Microcrédit solidaire : l’aide aux personnes modestes sans rendement


Vous voulez aider un projet de développement à l'autre bout du monde ? Vous pouvez donner de l'argent à une association mais aussi devenir un acteur du microcrédit.

 

Inventé par Muhammad Yunus, qui a obtenu le prix Nobel de la paix pour le cela, le microcrédit permet à des personnes modestes d’accéder à un financement afin de créer une entreprise.

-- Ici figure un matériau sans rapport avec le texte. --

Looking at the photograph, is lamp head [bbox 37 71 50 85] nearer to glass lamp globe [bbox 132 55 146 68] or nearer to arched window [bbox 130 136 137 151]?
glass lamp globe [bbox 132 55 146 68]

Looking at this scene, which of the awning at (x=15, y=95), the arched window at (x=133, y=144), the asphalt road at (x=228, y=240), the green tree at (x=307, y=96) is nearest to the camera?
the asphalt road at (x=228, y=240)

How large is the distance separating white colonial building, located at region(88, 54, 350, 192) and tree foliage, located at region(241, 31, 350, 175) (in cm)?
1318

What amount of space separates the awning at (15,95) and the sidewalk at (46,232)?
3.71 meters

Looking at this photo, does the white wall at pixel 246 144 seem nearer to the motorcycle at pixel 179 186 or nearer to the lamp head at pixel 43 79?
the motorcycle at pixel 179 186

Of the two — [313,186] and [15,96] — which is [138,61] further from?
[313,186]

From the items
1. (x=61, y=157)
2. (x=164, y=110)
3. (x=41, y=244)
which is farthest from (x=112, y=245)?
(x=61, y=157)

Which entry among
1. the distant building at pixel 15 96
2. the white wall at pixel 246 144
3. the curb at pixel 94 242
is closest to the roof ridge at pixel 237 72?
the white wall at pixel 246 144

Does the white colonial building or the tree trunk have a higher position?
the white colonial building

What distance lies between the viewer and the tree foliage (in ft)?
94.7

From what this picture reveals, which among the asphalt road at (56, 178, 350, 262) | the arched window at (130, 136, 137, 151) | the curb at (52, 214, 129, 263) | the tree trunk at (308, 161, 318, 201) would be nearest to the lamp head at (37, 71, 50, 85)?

En France, l’Association pour le droit à l’initiative économique (Adie) propose ce type de prêts. Mais avec l’avènement d’Internet, des sites spécialisés ont été créés. Ils permettent aux particuliers de devenir des micros prêteurs en finançant les projets de leurs choix. Mais attention, ces sites ne sont pas destinés à générer des plus-values. En mettant de l’argent, vous n’obtiendrez pas de rendement. Il s’agit plutôt d’un acte citoyen.

Ancien banquier d’affaires, Arnaud Poissonnier a découvert le microcrédit en développant le concept au sein de l’ONG française Acted. En voyant les sites anglo-saxons de microcrédit entre particuliers, il a eu l’idée d’importer le concept en France. Avec son acolyte Aurélie Duthoit, il a fondé en 2008 Babyloan.

Ce site met en relation des prêteurs du monde entiers avec des porteurs de projets dans les pays en voie de développement. L’internaute s’inscrit sur le site, prête une certaine somme au projet de son choix. Lorsque la somme est réunie, le projet commence.

Mais ici, pas question de parler de taux d’intérêt pour le prêteur. « Il s’agit d’un acte philanthropique » explique Arnaud Poissonnier. Mais il ne s’agit pas non plus d’un simple don : le porteur de projet rembourse un prêt avec des intérêts.

Car l’internaute ne prête pas directement à un entrepreneur. Son prêt sert à refinancer un organisme local qui sélectionne les projets et avance l’argent. Et bien sûr, ce système à un coût. « Pour l’internaute, rien ne change. Cela lui apporte même plus de sécurité, car l’organisme doit le rembourser même si le projet financé capote. » Pour le fondateur de Babyloan, ce système permet aussi d’éviter les fraudes et participe à la baisse des coûts du microcrédit, et donc « in fine à la diminution des taux d’intérêt ». En moyenne l’internaute est remboursé entre trois et douze mois après le lancement du projet ;

Babyloan se finance grâce à une commission de 2,5% versée par l’organisme et un prélèvement de 2 euros par tranche de 100 euros du coté de l’internaute.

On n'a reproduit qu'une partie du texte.